START
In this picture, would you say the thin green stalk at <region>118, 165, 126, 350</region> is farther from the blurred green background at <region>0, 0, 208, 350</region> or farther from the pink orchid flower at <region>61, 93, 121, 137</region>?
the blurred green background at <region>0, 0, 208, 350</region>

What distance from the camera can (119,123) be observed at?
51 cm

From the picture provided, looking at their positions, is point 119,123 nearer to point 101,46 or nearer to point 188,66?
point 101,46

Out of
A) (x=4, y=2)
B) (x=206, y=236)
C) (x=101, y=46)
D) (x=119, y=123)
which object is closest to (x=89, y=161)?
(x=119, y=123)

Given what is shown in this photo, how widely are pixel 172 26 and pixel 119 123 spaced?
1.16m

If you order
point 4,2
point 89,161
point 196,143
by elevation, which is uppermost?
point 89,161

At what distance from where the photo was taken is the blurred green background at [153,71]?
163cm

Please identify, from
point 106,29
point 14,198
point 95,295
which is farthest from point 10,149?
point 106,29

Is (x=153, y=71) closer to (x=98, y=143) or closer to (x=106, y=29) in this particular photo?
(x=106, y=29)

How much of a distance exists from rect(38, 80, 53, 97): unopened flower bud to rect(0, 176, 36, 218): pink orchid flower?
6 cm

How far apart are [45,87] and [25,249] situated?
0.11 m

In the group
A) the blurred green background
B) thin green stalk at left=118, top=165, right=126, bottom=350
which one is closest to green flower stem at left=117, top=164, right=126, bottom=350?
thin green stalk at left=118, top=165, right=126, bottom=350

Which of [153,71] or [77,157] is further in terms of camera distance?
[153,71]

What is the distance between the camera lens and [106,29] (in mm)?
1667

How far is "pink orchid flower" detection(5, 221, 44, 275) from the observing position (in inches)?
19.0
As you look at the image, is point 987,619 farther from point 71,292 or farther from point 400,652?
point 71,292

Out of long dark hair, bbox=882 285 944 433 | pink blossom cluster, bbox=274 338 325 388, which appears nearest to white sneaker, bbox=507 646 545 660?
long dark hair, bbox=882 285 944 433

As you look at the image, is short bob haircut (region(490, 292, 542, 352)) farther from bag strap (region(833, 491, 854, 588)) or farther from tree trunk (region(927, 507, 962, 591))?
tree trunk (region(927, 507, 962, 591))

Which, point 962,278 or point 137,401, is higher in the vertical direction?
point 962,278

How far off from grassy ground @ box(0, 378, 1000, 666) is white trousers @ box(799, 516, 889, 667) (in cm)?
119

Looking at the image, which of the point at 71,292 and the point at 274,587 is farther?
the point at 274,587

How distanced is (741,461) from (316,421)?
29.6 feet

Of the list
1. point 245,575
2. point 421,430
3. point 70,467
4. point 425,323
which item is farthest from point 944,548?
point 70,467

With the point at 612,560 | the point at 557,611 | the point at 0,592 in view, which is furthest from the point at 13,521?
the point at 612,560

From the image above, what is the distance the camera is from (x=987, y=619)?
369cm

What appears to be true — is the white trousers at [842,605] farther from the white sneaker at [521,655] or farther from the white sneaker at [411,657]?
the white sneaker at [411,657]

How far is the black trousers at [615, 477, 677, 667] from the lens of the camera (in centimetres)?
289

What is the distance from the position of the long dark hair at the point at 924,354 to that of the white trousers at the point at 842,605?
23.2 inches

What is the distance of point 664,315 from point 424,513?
END
- PROBLEM TO SOLVE
Reproduce exactly the line containing "Which of [153,71]" and every line after it through the end of the records above, and nothing else.

- THE RESULT
Which of [153,71] or [77,157] is further in terms of camera distance?
[153,71]

What is the distance between the camera lens and [106,29] (in mm)?
1667

How far is "pink orchid flower" detection(5, 221, 44, 275) from the observing position (in inches)?
19.0
As you look at the image, is point 987,619 farther from point 71,292 or farther from point 400,652?
point 71,292

Out of long dark hair, bbox=882 285 944 433 | pink blossom cluster, bbox=274 338 325 388, which appears nearest to white sneaker, bbox=507 646 545 660?
long dark hair, bbox=882 285 944 433

As you look at the image, is short bob haircut (region(490, 292, 542, 352)) farther from bag strap (region(833, 491, 854, 588)) or farther from tree trunk (region(927, 507, 962, 591))?
tree trunk (region(927, 507, 962, 591))

Which, point 962,278 or point 137,401, is higher in the vertical direction?
point 962,278

How far off from grassy ground @ box(0, 378, 1000, 666) is white trousers @ box(799, 516, 889, 667) (in cm)?
119

Looking at the image, which of the point at 71,292 and the point at 274,587 is farther?
the point at 274,587

How distanced is (741,461) from (316,421)?
29.6 feet

Of the list
1. point 245,575
2. point 421,430
3. point 70,467
4. point 425,323
which item is farthest from point 944,548?
point 70,467

With the point at 612,560 | the point at 557,611 | the point at 0,592 in view, which is furthest from the point at 13,521?
the point at 612,560

From the image above, what is the distance the camera is from (x=987, y=619)?
369cm

What appears to be true — is the white trousers at [842,605] farther from the white sneaker at [521,655] or farther from the white sneaker at [411,657]?
the white sneaker at [411,657]

How far is the black trousers at [615, 477, 677, 667] from the lens of the camera (in centimetres)?
289

What is the distance from the position of the long dark hair at the point at 924,354 to that of the white trousers at the point at 842,605?
23.2 inches

What is the distance of point 664,315 from point 424,513?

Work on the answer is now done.